Count how many lines of the items below contain the word "distance". Case matters, and the reply should be only the number.

- _Records supplied_
= = = =

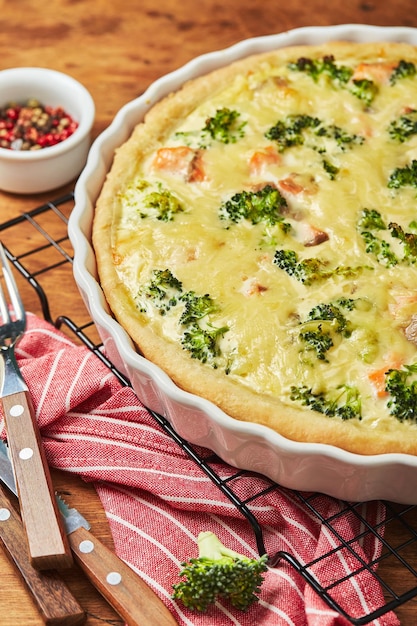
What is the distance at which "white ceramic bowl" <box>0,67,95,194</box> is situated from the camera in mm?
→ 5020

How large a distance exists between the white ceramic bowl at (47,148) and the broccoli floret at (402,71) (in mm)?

= = = =

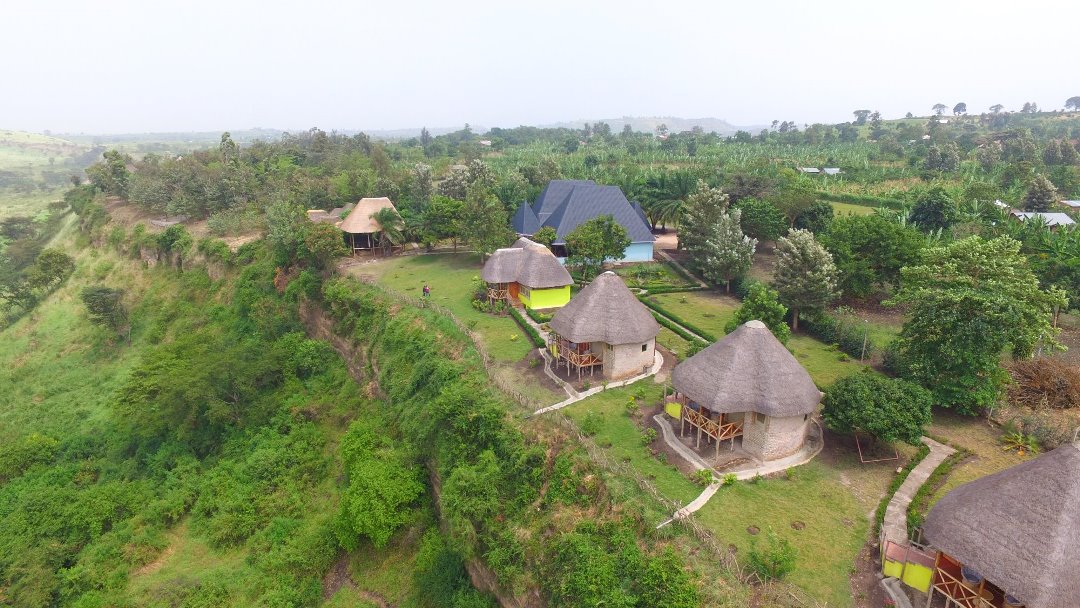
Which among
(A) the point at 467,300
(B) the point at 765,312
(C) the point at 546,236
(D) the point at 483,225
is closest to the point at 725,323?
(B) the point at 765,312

= = = =

- _Exercise output_
2